— Provided material —
■ ■ ■
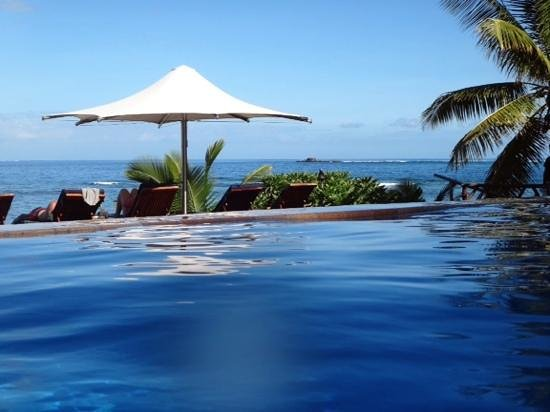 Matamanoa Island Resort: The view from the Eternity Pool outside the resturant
■ ■ ■
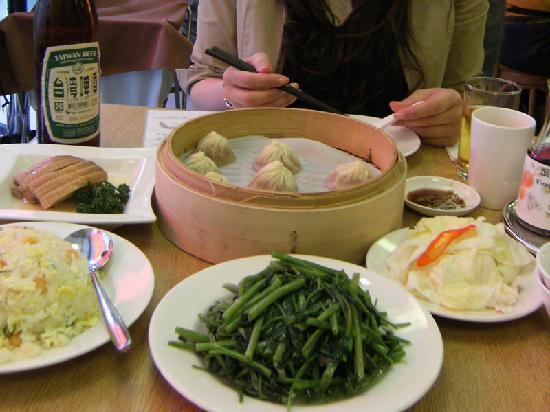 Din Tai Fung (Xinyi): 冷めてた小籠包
■ ■ ■
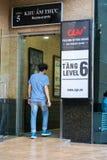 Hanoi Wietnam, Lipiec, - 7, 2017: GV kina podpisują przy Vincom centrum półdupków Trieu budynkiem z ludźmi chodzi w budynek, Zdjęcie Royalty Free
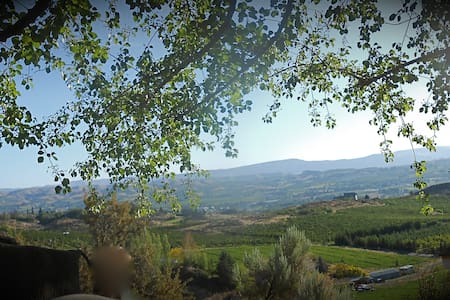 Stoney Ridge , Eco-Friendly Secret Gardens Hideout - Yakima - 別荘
■ ■ ■
— What you are asked to do —
Starting at the line containing "Hanoi Wietnam, Lipiec, - 7, 2017: GV" and stopping at the line containing "Stoney Ridge , Eco-Friendly", output each line exactly as it appears above. Leave out the pictures.

— Task response —
 Hanoi Wietnam, Lipiec, - 7, 2017: GV kina podpisują przy Vincom centrum półdupków Trieu budynkiem z ludźmi chodzi w budynek, Zdjęcie Royalty Free
 Stoney Ridge , Eco-Friendly Secret Gardens Hideout - Yakima - 別荘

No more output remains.